Ilya raises his stick only slightly. No triumphant posturing. More a brief acknowledgement that something inevitable has occurred.
Shane is still reeling from the last missed tackle.
His gaze meets Ilya’s.
Not for long.
The final whistle.
The Soviet Union wins.
The teams skate off. The arena applauds more quietly, more uneasily, more restrainedly than after the first game. Now the veneer of goodwill has finally worn thin. It is no longer just about scholarships, but about pride, images, and what narrative the evening will convey to the outside world.
The commentator is almost tripping over his words.
ANNOUNCER (VO)
A narrow, fortuitous victory for the Russian team in a match that could scarcely have been more tense. Rarely have our American heroes on skates played so well, yet life likes to play cat and mouse with you. This arena has never seen anything like this in the last seventy years. Nor will it see anything quite like this again in the next seventy years.
Jonathan mutters:
JONATHAN
They could give him fewer words and more oxygen. When the arena is demolished next summer, it won’t see a thing in a year’s time.
Jennifer ignores him.
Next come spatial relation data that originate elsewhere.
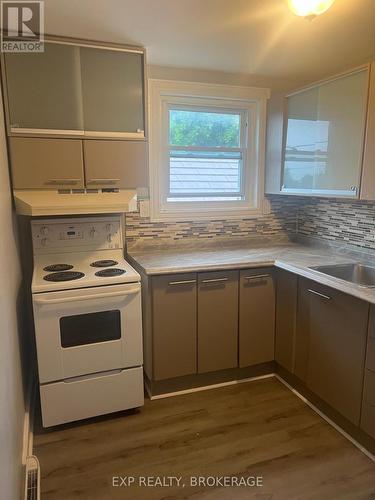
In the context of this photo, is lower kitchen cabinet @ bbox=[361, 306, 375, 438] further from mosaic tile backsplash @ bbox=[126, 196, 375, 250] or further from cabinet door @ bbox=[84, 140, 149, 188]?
cabinet door @ bbox=[84, 140, 149, 188]

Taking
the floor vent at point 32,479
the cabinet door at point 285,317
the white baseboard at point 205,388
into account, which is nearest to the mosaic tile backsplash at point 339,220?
the cabinet door at point 285,317

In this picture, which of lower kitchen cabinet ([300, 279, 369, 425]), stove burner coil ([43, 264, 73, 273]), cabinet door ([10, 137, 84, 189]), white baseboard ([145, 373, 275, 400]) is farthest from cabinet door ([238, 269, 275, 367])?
cabinet door ([10, 137, 84, 189])

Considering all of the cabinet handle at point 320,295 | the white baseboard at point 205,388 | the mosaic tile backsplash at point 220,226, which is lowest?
the white baseboard at point 205,388

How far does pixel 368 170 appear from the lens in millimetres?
2090

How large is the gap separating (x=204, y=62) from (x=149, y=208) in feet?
3.65

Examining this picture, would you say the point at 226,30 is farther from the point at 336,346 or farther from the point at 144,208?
the point at 336,346

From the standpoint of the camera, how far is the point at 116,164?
227 cm

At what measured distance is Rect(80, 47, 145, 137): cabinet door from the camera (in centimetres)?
213

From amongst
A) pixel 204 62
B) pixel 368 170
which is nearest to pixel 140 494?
pixel 368 170

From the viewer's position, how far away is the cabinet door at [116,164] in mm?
2207

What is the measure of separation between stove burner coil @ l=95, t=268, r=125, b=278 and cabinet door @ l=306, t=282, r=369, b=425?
3.84ft

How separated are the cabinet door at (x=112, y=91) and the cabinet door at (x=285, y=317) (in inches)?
53.7

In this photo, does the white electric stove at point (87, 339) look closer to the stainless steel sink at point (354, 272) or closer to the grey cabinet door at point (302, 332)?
the grey cabinet door at point (302, 332)

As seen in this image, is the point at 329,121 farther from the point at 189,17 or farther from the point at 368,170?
the point at 189,17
Her gaze is already following the changes at the edge of the ice.
Helpers bring out the old challenge cup. In this light, the heavy silver trophy seems almost too large to be merely decorative. Beside it, the scholarship students are being directed to the front again. The formal proceedings draw to a close.
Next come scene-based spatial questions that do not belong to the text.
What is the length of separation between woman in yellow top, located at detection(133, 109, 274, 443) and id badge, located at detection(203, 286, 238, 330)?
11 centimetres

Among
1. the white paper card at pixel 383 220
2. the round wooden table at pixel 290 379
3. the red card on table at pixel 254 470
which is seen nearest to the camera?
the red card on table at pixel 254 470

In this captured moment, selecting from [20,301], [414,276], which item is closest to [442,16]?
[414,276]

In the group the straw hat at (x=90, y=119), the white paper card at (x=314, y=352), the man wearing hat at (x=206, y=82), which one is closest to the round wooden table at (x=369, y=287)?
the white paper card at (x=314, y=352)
Moreau looks at the philanthropist.
Mercer does too.
The philanthropist rises slowly.
Again, nothing that outsiders would need to notice.
But Mulder registers the sequence of glances. Scully, the old man’s overly smooth face. Jennifer, the fact that Jonathan has, for once, fallen silent.
MULDER
Now it’s getting interesting.
SCULLY
You’ve been saying that ever since we saw the car park. But I can see how the Hart couple seem to be paying for everything here, yet are now letting the local VIPs take centre stage. Is that modesty or a ruse? 
MULDER
Are you in favour of the Soviet Union? Or just against this arena?
On the ice, Ilya lines up for the medal ceremony. Shane stays with the Americans a few metres away. Enough distance for the space. Not enough for what’s resonating between them right now.
The music swells again. The lighting is made warmer, as if to conceal for a few minutes what has long been stirring beneath the surface of this evening.
The Soviet Union has won.
The US has lost.
France and Great Britain have watched on.
And somewhere between the sponsor, the doctor, the players and the history of the arena, something seems to be waiting for its moment.